DO THIS
Copy the data below verbatim, keeping every line as it stands.

Dataset rows
--- Start ---
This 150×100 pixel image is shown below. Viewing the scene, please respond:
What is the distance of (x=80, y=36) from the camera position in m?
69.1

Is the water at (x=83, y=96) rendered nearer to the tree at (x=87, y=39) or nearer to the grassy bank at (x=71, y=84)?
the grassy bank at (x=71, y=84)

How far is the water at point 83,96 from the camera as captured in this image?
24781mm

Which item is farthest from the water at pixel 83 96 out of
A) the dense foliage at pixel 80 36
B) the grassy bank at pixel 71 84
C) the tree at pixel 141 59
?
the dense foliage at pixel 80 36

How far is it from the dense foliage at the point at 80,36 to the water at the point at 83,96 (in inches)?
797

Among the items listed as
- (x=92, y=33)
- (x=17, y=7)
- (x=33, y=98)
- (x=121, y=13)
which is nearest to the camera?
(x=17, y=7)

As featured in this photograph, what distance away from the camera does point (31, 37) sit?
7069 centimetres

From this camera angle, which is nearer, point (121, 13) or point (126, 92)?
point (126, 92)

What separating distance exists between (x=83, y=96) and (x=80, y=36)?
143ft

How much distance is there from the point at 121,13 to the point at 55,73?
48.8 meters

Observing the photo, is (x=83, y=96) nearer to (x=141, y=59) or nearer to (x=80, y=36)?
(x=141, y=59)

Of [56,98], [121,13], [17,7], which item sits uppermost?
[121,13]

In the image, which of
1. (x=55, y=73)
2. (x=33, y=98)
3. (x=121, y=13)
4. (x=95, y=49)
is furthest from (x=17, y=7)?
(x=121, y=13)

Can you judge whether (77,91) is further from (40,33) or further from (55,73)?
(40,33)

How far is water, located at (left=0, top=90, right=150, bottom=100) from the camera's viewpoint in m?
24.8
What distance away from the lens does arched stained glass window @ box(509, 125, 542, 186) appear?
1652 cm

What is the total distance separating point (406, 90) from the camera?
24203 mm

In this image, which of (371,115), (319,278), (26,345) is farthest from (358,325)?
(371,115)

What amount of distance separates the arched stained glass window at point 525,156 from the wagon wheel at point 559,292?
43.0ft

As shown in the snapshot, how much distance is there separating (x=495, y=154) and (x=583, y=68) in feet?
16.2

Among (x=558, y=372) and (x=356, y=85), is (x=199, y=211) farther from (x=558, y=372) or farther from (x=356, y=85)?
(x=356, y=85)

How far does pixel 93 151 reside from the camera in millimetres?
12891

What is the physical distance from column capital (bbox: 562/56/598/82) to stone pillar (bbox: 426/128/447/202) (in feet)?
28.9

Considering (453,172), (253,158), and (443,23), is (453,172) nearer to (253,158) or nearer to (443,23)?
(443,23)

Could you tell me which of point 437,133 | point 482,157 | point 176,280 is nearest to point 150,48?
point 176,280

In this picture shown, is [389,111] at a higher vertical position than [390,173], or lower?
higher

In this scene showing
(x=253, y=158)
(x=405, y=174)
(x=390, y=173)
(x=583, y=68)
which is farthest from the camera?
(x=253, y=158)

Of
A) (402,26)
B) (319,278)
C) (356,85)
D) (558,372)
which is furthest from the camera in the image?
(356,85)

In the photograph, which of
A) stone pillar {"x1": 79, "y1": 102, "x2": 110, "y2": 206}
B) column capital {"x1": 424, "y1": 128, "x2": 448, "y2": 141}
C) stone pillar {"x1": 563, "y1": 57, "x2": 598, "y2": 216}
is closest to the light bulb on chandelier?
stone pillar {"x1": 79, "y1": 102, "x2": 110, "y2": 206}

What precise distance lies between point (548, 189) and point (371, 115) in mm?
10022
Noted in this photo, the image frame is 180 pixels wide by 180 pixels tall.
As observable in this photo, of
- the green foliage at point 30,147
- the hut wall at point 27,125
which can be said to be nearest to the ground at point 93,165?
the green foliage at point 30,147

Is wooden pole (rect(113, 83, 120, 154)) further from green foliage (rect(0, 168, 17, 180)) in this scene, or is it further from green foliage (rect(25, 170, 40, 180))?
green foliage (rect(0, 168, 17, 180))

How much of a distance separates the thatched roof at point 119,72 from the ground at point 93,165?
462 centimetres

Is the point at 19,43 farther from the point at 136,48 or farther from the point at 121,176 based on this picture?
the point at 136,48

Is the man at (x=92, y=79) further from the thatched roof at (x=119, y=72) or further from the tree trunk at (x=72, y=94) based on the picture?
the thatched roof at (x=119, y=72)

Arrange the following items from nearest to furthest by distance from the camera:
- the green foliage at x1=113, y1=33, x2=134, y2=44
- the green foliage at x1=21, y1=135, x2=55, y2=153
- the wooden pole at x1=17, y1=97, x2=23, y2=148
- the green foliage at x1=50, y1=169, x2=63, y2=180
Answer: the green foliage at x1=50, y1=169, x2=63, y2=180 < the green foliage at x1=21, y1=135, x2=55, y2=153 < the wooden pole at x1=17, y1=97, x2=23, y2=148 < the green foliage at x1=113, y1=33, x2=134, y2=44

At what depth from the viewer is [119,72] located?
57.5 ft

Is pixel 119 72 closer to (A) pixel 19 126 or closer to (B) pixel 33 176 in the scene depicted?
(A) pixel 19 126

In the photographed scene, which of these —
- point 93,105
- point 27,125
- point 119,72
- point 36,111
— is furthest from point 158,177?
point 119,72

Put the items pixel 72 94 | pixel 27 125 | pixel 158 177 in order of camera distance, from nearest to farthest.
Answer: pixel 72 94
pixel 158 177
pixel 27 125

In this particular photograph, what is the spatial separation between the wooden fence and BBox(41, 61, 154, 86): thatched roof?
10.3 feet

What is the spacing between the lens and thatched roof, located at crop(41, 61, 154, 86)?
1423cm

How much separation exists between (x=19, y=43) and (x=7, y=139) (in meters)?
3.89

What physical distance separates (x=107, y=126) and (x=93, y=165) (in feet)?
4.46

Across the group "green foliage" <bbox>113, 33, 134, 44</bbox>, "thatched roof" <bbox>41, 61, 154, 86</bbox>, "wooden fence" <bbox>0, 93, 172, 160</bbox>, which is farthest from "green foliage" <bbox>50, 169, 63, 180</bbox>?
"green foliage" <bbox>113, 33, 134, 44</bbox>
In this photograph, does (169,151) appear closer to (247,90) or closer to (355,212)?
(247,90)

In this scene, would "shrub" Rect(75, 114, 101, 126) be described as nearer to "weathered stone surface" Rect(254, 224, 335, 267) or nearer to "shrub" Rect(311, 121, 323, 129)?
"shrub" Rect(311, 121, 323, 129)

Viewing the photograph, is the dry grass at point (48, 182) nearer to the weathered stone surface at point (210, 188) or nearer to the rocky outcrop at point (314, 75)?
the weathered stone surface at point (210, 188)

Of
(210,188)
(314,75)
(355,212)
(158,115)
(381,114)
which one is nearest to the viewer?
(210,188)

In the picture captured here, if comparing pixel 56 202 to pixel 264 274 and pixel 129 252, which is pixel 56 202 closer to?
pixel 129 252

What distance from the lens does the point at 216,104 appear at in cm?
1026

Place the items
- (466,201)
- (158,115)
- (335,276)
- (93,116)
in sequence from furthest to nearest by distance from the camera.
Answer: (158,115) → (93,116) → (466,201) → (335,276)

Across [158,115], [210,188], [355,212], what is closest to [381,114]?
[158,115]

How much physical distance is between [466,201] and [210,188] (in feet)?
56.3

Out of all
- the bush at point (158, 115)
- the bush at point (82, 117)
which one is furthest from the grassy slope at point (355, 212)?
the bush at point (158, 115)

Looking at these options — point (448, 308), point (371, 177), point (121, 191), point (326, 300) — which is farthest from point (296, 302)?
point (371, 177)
--- End ---
ANSWER TO THIS PROBLEM
This 150×100 pixel image is shown below. Viewing the scene, please respond:
What is the distance of (x=80, y=36) from the camera position in m?
69.1

Is the water at (x=83, y=96) rendered nearer to the tree at (x=87, y=39) or nearer to the grassy bank at (x=71, y=84)?
the grassy bank at (x=71, y=84)

How far is the water at point 83,96 from the camera as captured in this image?
24781mm

Which item is farthest from the water at pixel 83 96 out of
A) the dense foliage at pixel 80 36
B) the grassy bank at pixel 71 84
C) the tree at pixel 141 59
?
the dense foliage at pixel 80 36

How far is it from the dense foliage at the point at 80,36 to the water at the point at 83,96 (in inches)?
797

Among the items listed as
- (x=92, y=33)
- (x=17, y=7)
- (x=33, y=98)
- (x=121, y=13)
which is nearest to the camera?
(x=17, y=7)

As featured in this photograph, what distance away from the camera does point (31, 37) sit?
7069 centimetres

From this camera angle, which is nearer, point (121, 13) or point (126, 92)?
point (126, 92)

What separating distance exists between (x=83, y=96) and (x=80, y=36)?
143ft

How much distance is there from the point at 121,13 to the point at 55,73?
48.8 meters

Observing the photo, is (x=83, y=96) nearer to (x=141, y=59) or nearer to (x=80, y=36)?
(x=141, y=59)

Of [56,98], [121,13], [17,7], which item sits uppermost?
[121,13]

In the image, which of
1. (x=55, y=73)
2. (x=33, y=98)
3. (x=121, y=13)
4. (x=95, y=49)
is furthest from (x=17, y=7)?
(x=121, y=13)

Can you judge whether (77,91) is further from (40,33) or further from (55,73)?
(40,33)

How far is water, located at (left=0, top=90, right=150, bottom=100) from the camera's viewpoint in m?
24.8
What distance away from the lens does arched stained glass window @ box(509, 125, 542, 186) appear?
1652 cm

What is the total distance separating point (406, 90) from the camera?
24203 mm

In this image, which of (371,115), (319,278), (26,345) is farthest from (358,325)?
(371,115)

What amount of distance separates the arched stained glass window at point 525,156 from the wagon wheel at point 559,292?
43.0ft

As shown in the snapshot, how much distance is there separating (x=495, y=154) and (x=583, y=68) in feet?
16.2

Among (x=558, y=372) and (x=356, y=85), is (x=199, y=211) farther from (x=558, y=372) or farther from (x=356, y=85)?
(x=356, y=85)

How far does pixel 93 151 reside from the camera in millimetres?
12891

What is the physical distance from column capital (bbox: 562/56/598/82) to stone pillar (bbox: 426/128/447/202) (in feet)?
28.9

Considering (453,172), (253,158), and (443,23), is (453,172) nearer to (253,158) or nearer to (443,23)?
(443,23)

Could you tell me which of point 437,133 | point 482,157 | point 176,280 is nearest to point 150,48?
point 176,280

In this picture shown, is [389,111] at a higher vertical position than [390,173], or lower?
higher

In this scene showing
(x=253, y=158)
(x=405, y=174)
(x=390, y=173)
(x=583, y=68)
which is farthest from the camera?
(x=253, y=158)

Of
A) (402,26)
B) (319,278)
C) (356,85)
D) (558,372)
which is furthest from the camera in the image?
(356,85)

In the photograph, which of
A) stone pillar {"x1": 79, "y1": 102, "x2": 110, "y2": 206}
B) column capital {"x1": 424, "y1": 128, "x2": 448, "y2": 141}
C) stone pillar {"x1": 563, "y1": 57, "x2": 598, "y2": 216}
is closest to the light bulb on chandelier?
stone pillar {"x1": 79, "y1": 102, "x2": 110, "y2": 206}

What precise distance lies between point (548, 189) and point (371, 115) in mm?
10022
Noted in this photo, the image frame is 180 pixels wide by 180 pixels tall.
As observable in this photo, of
- the green foliage at point 30,147
- the hut wall at point 27,125
which can be said to be nearest to the ground at point 93,165?
the green foliage at point 30,147

Is wooden pole (rect(113, 83, 120, 154)) further from green foliage (rect(0, 168, 17, 180)) in this scene, or is it further from green foliage (rect(25, 170, 40, 180))?
green foliage (rect(0, 168, 17, 180))

How much of a distance separates the thatched roof at point 119,72 from the ground at point 93,165?
462 centimetres

Is the point at 19,43 farther from the point at 136,48 or farther from the point at 121,176 based on this picture?
the point at 136,48

Is the man at (x=92, y=79) further from the thatched roof at (x=119, y=72) or further from the tree trunk at (x=72, y=94) based on the picture?
the thatched roof at (x=119, y=72)

Arrange the following items from nearest to furthest by distance from the camera:
- the green foliage at x1=113, y1=33, x2=134, y2=44
- the green foliage at x1=21, y1=135, x2=55, y2=153
- the wooden pole at x1=17, y1=97, x2=23, y2=148
- the green foliage at x1=50, y1=169, x2=63, y2=180
Answer: the green foliage at x1=50, y1=169, x2=63, y2=180 < the green foliage at x1=21, y1=135, x2=55, y2=153 < the wooden pole at x1=17, y1=97, x2=23, y2=148 < the green foliage at x1=113, y1=33, x2=134, y2=44

At what depth from the viewer is [119,72] located?
57.5 ft

Is pixel 119 72 closer to (A) pixel 19 126 or closer to (B) pixel 33 176 in the scene depicted?
(A) pixel 19 126

In the photographed scene, which of these —
- point 93,105
- point 27,125
- point 119,72
- point 36,111
— is furthest from point 158,177?
point 119,72

Put the items pixel 72 94 | pixel 27 125 | pixel 158 177 in order of camera distance, from nearest to farthest.
Answer: pixel 72 94
pixel 158 177
pixel 27 125

In this particular photograph, what is the spatial separation between the wooden fence and BBox(41, 61, 154, 86): thatched roof?
10.3 feet

What is the spacing between the lens and thatched roof, located at crop(41, 61, 154, 86)?
1423cm

How much separation exists between (x=19, y=43) and (x=7, y=139) (in meters)?
3.89

What physical distance separates (x=107, y=126) and (x=93, y=165) (in feet)?
4.46

Across the group "green foliage" <bbox>113, 33, 134, 44</bbox>, "thatched roof" <bbox>41, 61, 154, 86</bbox>, "wooden fence" <bbox>0, 93, 172, 160</bbox>, which is farthest from "green foliage" <bbox>50, 169, 63, 180</bbox>?
"green foliage" <bbox>113, 33, 134, 44</bbox>
In this photograph, does (169,151) appear closer to (247,90) or closer to (355,212)?
(247,90)

In this scene, would "shrub" Rect(75, 114, 101, 126) be described as nearer to "weathered stone surface" Rect(254, 224, 335, 267) or nearer to "shrub" Rect(311, 121, 323, 129)?
"shrub" Rect(311, 121, 323, 129)

Viewing the photograph, is the dry grass at point (48, 182) nearer to the weathered stone surface at point (210, 188) or nearer to the rocky outcrop at point (314, 75)?
the weathered stone surface at point (210, 188)

Of
(210,188)
(314,75)
(355,212)
(158,115)
(381,114)
which one is nearest to the viewer?
(210,188)

In the picture captured here, if comparing pixel 56 202 to pixel 264 274 and pixel 129 252, which is pixel 56 202 closer to?
pixel 129 252

What distance from the lens does the point at 216,104 appear at in cm?
1026

Place the items
- (466,201)
- (158,115)
- (335,276)
- (93,116)
in sequence from furthest to nearest by distance from the camera.
Answer: (158,115) → (93,116) → (466,201) → (335,276)

Across [158,115], [210,188], [355,212], what is closest to [381,114]?
[158,115]

How much physical distance is between [466,201] and [210,188] (in feet)?
56.3

Out of all
- the bush at point (158, 115)
- the bush at point (82, 117)
which one is furthest from the grassy slope at point (355, 212)?
the bush at point (158, 115)

Looking at these options — point (448, 308), point (371, 177), point (121, 191), point (326, 300) — which is farthest from point (296, 302)?
point (371, 177)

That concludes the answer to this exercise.